Developers often come to us needing guidance on understanding how to really build an enterprise app on MarkLogic from start to finish. They may have had some experience with NoSQL after downloading some open-source software and running some queries, but then when it comes to the hard stuff—transactions, scalability, security—we wanted to provide a framework so that developers could take their apps to the next level.
Me: What are some of the cool MarkLogic features in Samplestack?
Kasey: Samplestack is packed with features. It has full-text search and indexing, authentication and security, and we’re even looking at building in semantics in the next release. I think my favorite feature is the transactional capability though. I actually wrote a blog post about transactions in Samplestack if you want to get technical. Samplestack showcases MarkLogic’s ability to do multi-document, multi-statement transactions that maintain full ACID properties—pretty unheard of with NoSQL.
Me: Did the team learn anything through creating Samplestack?
We put ourselves in the shoes of developers learning MarkLogic, and we really got to understand their needs. This applied to a lot of really small things that you don’t normally think about, but which become very important when you’re building an application in the course of a few weeks.
For example, we had choices regarding how complex the data model would be because we had choices in how we stored the text in the application. Samplestack has a lot of text in the Questions and Answers, and some of that text is pulled into search results using snippeting.
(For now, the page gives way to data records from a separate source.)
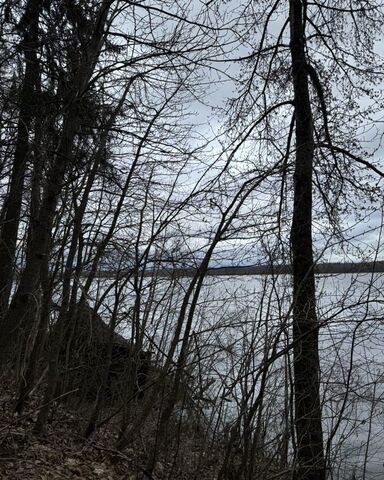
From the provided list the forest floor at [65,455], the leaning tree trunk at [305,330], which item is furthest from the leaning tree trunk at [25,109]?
the leaning tree trunk at [305,330]

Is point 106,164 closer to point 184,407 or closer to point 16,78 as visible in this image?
point 16,78

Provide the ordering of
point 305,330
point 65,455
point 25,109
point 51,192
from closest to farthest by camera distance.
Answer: point 51,192 → point 305,330 → point 25,109 → point 65,455

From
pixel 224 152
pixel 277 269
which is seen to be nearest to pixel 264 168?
pixel 224 152

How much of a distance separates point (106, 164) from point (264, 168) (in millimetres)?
2060

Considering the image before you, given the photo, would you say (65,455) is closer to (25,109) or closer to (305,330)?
(305,330)

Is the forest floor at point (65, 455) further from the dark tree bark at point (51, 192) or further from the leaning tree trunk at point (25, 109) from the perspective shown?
the leaning tree trunk at point (25, 109)

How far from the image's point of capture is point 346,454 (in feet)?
20.5

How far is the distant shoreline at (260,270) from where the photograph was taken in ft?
19.0

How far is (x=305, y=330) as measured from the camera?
18.7 ft

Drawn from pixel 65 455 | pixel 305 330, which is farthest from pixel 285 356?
pixel 65 455

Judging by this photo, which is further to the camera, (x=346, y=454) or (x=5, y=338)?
(x=346, y=454)

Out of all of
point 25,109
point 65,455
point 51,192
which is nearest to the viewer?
point 51,192

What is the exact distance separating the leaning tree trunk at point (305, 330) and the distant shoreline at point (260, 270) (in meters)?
0.24

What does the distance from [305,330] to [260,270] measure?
0.83 meters
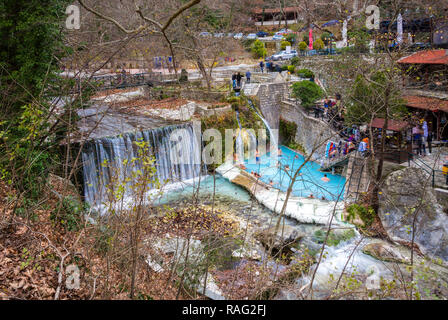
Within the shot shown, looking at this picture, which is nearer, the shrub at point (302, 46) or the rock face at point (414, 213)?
the rock face at point (414, 213)

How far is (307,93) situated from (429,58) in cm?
626

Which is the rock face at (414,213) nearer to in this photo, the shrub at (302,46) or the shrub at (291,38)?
the shrub at (302,46)

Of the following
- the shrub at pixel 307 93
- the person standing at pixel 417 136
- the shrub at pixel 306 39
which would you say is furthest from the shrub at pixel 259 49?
the person standing at pixel 417 136

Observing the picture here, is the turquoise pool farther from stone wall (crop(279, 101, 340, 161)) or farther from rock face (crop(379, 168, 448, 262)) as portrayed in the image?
rock face (crop(379, 168, 448, 262))

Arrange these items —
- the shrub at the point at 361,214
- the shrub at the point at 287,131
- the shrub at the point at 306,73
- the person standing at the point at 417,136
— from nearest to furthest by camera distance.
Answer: the shrub at the point at 361,214 < the person standing at the point at 417,136 < the shrub at the point at 287,131 < the shrub at the point at 306,73

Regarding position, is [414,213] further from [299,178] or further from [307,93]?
[307,93]

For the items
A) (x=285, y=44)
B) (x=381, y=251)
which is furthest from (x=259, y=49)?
(x=381, y=251)

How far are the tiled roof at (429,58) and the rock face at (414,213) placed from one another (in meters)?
7.14

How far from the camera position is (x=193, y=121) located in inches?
738

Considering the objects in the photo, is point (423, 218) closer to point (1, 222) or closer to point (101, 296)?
point (101, 296)

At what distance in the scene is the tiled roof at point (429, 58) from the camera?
55.9ft

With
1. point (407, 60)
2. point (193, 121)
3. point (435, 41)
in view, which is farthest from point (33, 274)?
point (435, 41)

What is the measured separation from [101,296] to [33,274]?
49.1 inches
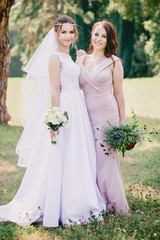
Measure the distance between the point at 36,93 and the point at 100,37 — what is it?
1084 mm

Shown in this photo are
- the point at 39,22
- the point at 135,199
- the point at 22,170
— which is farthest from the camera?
the point at 39,22

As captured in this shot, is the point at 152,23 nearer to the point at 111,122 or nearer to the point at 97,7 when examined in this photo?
the point at 97,7

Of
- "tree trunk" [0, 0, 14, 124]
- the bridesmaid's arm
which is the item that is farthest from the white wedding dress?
"tree trunk" [0, 0, 14, 124]

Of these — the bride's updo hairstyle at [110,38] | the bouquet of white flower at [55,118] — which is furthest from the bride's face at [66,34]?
the bouquet of white flower at [55,118]

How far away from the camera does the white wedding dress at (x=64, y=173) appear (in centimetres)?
359

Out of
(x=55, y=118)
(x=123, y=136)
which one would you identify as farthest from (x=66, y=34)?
(x=123, y=136)

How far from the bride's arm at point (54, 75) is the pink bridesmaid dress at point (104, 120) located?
14.9 inches

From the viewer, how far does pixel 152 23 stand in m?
23.8

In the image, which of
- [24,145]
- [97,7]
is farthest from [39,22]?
[24,145]

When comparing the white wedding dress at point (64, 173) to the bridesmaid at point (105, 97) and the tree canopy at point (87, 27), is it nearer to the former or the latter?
the bridesmaid at point (105, 97)

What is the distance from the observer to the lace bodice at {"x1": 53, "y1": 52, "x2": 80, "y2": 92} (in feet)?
12.1

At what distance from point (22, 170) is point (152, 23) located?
830 inches

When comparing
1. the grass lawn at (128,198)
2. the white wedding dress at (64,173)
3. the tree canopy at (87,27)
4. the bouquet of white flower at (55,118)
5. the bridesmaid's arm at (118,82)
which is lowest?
the grass lawn at (128,198)

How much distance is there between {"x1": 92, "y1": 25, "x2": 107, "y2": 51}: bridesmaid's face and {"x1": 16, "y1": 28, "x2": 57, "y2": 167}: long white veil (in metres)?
0.52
We had flexibility to store that text in a separate XML document, or just use Markdown, a formatting language that makes it easy to embed programming language code and have a browser syntax-highlight it. We ended up using Markdown, which meant that we could maintain a simple data model based entirely on JSON. It was the sort of an “aha moment” early on in developing the application—that we the flexibility to create either a simple or more complex data model because we had flexibility in how the data was stored.
Me: The team also focused on building multiple development pathways, right?
Both pathways use JSON for data, and both use Angular.js in the front-end, but they have different middle tiers. We wanted to make it as easy as possible for a developer who may be new to MarkLogic to pick it up really quickly using the languages and tools they are familiar with.
Me: What have people said who’ve tried it out already?
Kasey: So far the response has been really positive—both to MarkLogic 8 and to Samplestack in particular.
One engineer from Hinttech, David Ennis, has been trying Samplestack and thinks it will be a really powerful tool to get going quickly with MarkLogic: “The fact that SampleStack provides the base scaffolding for an application using technologies (like Angular.js, Java and Node.js) is a powerful statement in itself.”
Me: Anything else to add?
Kasey: I just want to encourage everyone to sign up for MarkLogic World, which is coming up really soon. We’ll be doing a hands-on workshop where we’ll go more in-depth with Samplestack.
Sneak preview… we’ve got a talk planned where we’ll dive into application architecture for Java developers using Samplestack (with Charles Greer – one of the engineers behind Samplestack) and check out a cool new demo using data from the World Cup with Jochen Jörg.